Catharina Dietrich (Goethe University Frankfurt) Janine Hagemeister (Goethe University Frankfurt)
Long abstract:
Urban traffic infrastructure matters for a variety of actors: the municipal administration, private enterprises, and most numerously, citizens. Just as manifold as the relations between these actors are the traffic data they generate for different purposes at different locations, and the evolving supply chains.
This presentation is based on an ongoing research project on data politics in the proclaimed “sustainable traffic transformation” (Verkehrswende) of Frankfurt, Germany. We use the concept of data journeys (Bates et al. 2016) to trace how data is produced, processed, and shared within the complex networks at play.
Many actors obtain ambivalent roles in this entanglement: Citizens are simultaneously customers, objects of datafication, data consumers, or sometimes even data manufacturers, while the municipality acts as both a key data provider and a customer. In addition, relevant legal regulations and political interests contribute to a mixture of commodification logics and practices. As a public actor within private markets, the municipality finds itself in various double binds.

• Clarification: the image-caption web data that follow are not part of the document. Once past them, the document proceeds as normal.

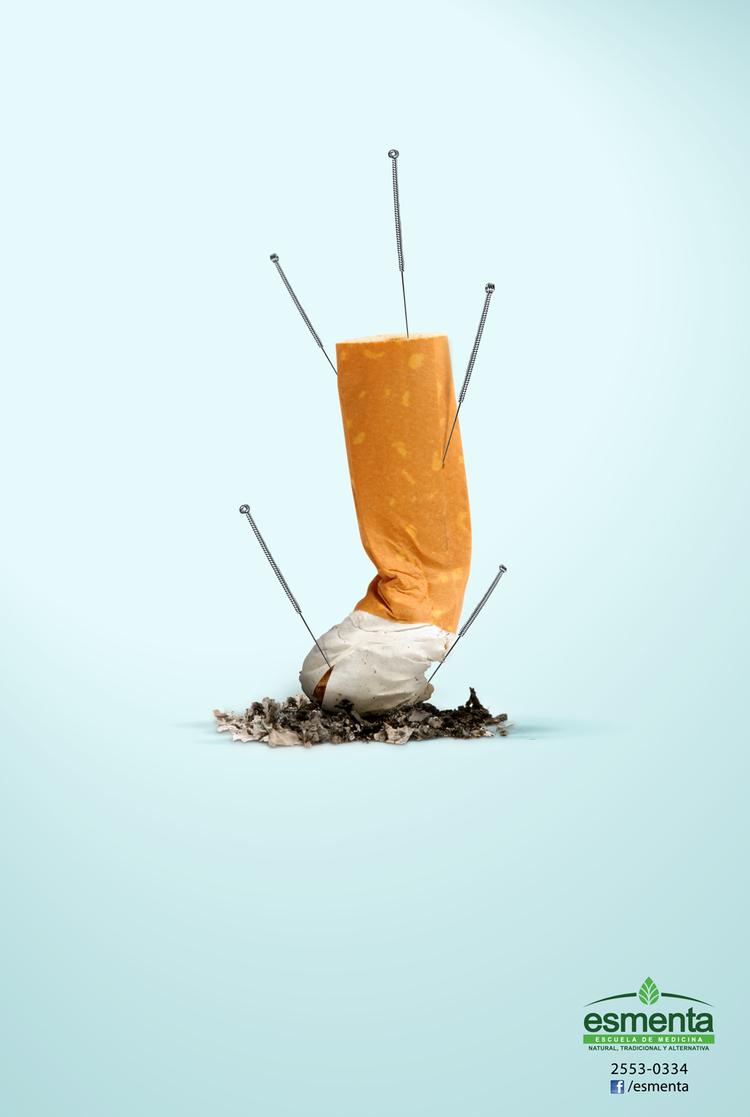 GUATE+Cigarro.jpg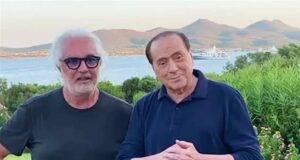 Flavio Briatore Silvio Berlusconi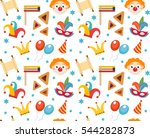 purim seamless pattern with... | Shutterstock .eps vector #544282873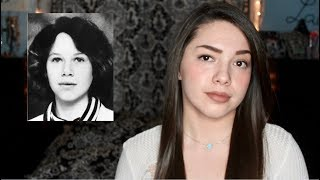ASMR - Unsolved Mysteries: The Disappearance of Laureen Rahn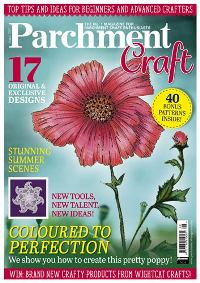 Parchment__craft_magazine_aug_2017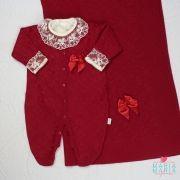 Saída de Maternidade Losango Vermelho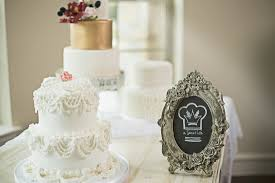 a sweet life custom pastry studio serving dallas forth worth
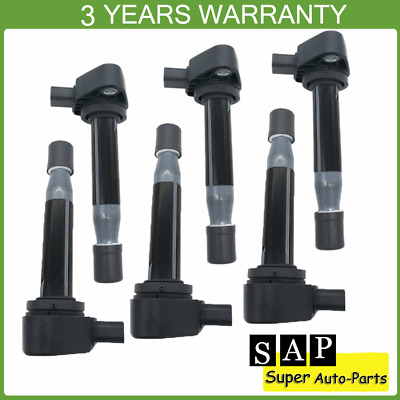 6pcs Ignition Coils UF242 For Honda Accord 3.0L Odyssey Acura CL TL RL 3.2L 3.5L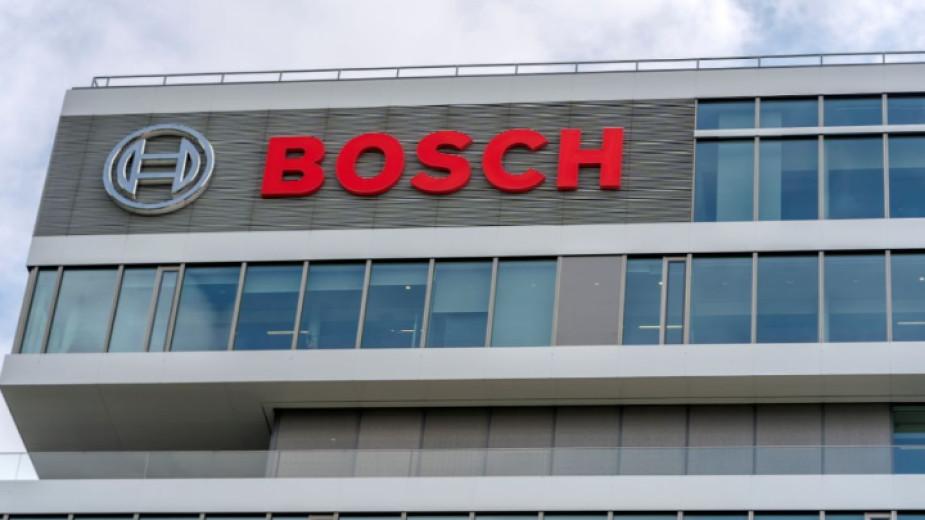 Bosch разработи бързи тестове за доказване на коронавирус за по-малко от 2,5 часа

We will illustrate the diversity of data trading practices on two examples. While the data purchases involved in the development of a new municipal traffic model follow traditional logics of marketization, other constellations elude those. In the case of pedestrian counters that were installed in Frankfurt, the agreements are based on an exchange of various services and mutual data provision instead of monetary payments. Attending to those diverse forms of bargain allows us to investigate the multifaceted practices of data valorization involved along different stages of the supply chains.